- COMPLETE THE FOLLOWING
a) List every term the announcement on the AVEVA acquisition defines in parentheses and quotation marks.
b) Retype the part of the announcement on the AVEVA acquisition from "The scheme document in" up to and including "the Scheme Document.".
c) Under which part of which act is the scheme of arrangement in the announcement on the AVEVA acquisition to be effected?

- PROVIDED TEXT
>>>
SCHEME OF ARRANGEMENT BECOMES EFFECTIVE
Introduction
On 21 September 2022, the boards of Schneider Electric and Bidco and the AVEVA Independent Committee announced that they had reached agreement on the terms of a recommended cash acquisition by which the entire issued and to be issued share capital of AVEVA (excluding AVEVA Shares held by Samos, an indirect wholly-owned subsidiary of Schneider Electric) would be acquired by Bidco (the "Acquisition"), such Acquisition to be effected by means of a Court approved scheme of arrangement under Part 26 of the Companies Act 2006 (the "Scheme").
The scheme document in respect of the Acquisition (the "Scheme Document") was published and made available to AVEVA Shareholders and, for information only, to persons with information rights and participants in the AVEVA Share Plans, on 18 October 2022. Capitalised terms used but not defined in this announcement have the same meanings as given to them in the Scheme Document.
On 11 November 2022, the boards of Schneider Electric and Bidco and the AVEVA Independent Committee announced that they had reached agreement on the terms of an increased and final recommended cash offer in relation to the Acquisition (the "Increased Offer").
<<<
- DATA BLOCK
>>>
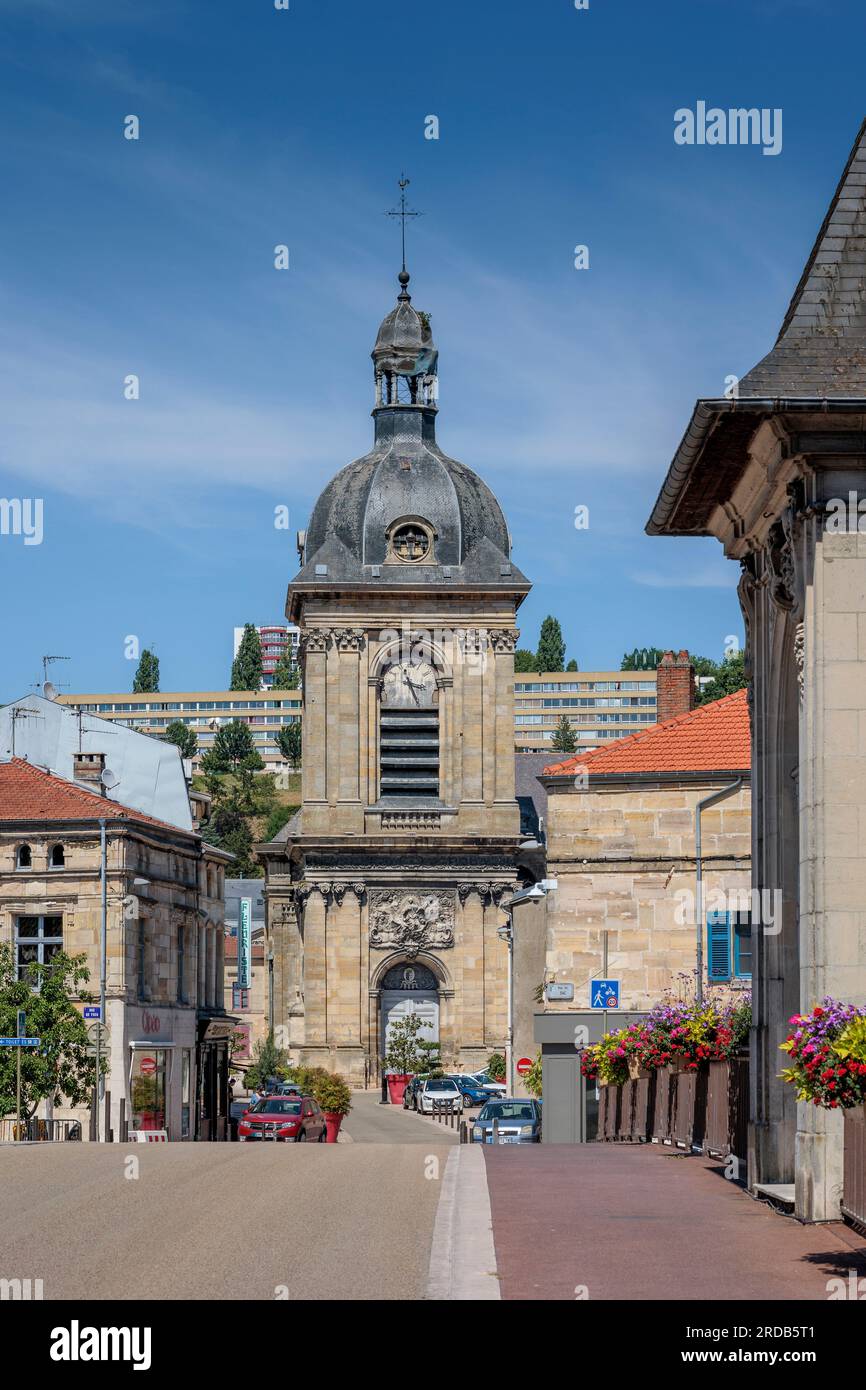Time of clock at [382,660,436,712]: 3:26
<<<
- SOLUTIONS TO THE PROBLEMS
a) "Acquisition", "Scheme", "Scheme Document", "Increased Offer"

b)
The scheme document in respect of the Acquisition (the "Scheme Document") was published and made available to AVEVA Shareholders and, for information only, to persons with information rights and participants in the AVEVA Share Plans, on 18 October 2022. Capitalised terms used but not defined in this announcement have the same meanings as given to them in the Scheme Document.

c) Part 26 of the Companies Act 2006.